Not a bad life for Lt. Gen. Michael E. Langley.
“It’s a humbling experience,” Lt. Gen. Langley said from Washington, D.C. “It’s an honor.”
Lt. Gen. Langley’s mother gave birth at Barksdale Air Force Base in 1960. Her husband, Willie C. Langley, was stationed at BAFB. When Lt. Gen. Langley was just 3 years old, his father was transferred to Homestead Air Force Base in Florida. The family eventually moved to other parts of the country, but that didn’t mean Lt. Gen. Langley was done with the Ark-La-Tex.
“I spent a number of summers going to help my grandmother, fixing fences and slopping the hogs down in Rodessa. We were growing up in Fort Worth at the time. In the summers, my father would drive us out and drop us off in Rodessa.”
Emma Caldwell lived on a family farm. Each summer, she would put to work Lt. Gen. Langley and his siblings. Hard work. Outside, in the oppressive heat. That experience – which lasted from when he was 10 years old through high school – taught Lt. Gen. Langley a lesson he has applied to his adult military life.

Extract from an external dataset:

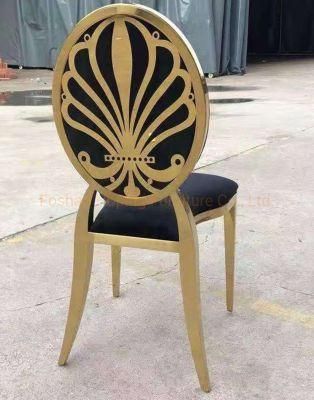 Modern Velvet Fabric Stacking Dining Chair Gold for Wedding Event Party with Round Back Foshan City Hoping Furniture Co., Ltd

“The value of hard work. Knowing no one is going to give anything to you. That’s the main reason my father, in the summers, would see us sitting around Dallas-Fort Worth and not doing anything. My grandmother needed some help because she still had over 80 acres in Rodessa. She was getting up there in age. He told her, ‘Miss Emma, I’m going to bring those kids down there and put them to work.’
“That’s exactly what she did. We got there, and she put us to work. It just built character.”

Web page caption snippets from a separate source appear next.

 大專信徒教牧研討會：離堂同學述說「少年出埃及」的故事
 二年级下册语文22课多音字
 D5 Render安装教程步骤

That “character” has helped Lt. Gen. Langley become a “first” in the Marine Corps, 246-year history — an honor he doesn’t take lightly.
“It shows the youth across society of the opportunities the Marine Corps has for leadership and contribution to the country. Whether it’s a young kid on the south side of Chicago, or a young kid down there in Rodessa, or some kid in the Appalachians, it doesn’t matter. Everyone gets an opportunity if they want to serve their country and if they want to be a part of operational excellence.”
But Lt. Gen.Langley’s road to history has not been easy — and he doesn’t want a young person to get the wrong impression.
“It’s a meritocracy. It takes hard work.
You’re not just given that. I don’t want them to just look at the face of it. They need to look at the underpinning that got me here. The hard work that started in the fields in Rodessa and a grandmother instilling work ethic. She was in her 70s and still working the fields, and our father taking us to Rodessa to help work those fields. It helped build character.”
With Lt. Gen. Langley’s promotion, he will serve as the commander of U.S. Africa Command in Stuttgart, Germany, and command all U.S. military forces in Africa.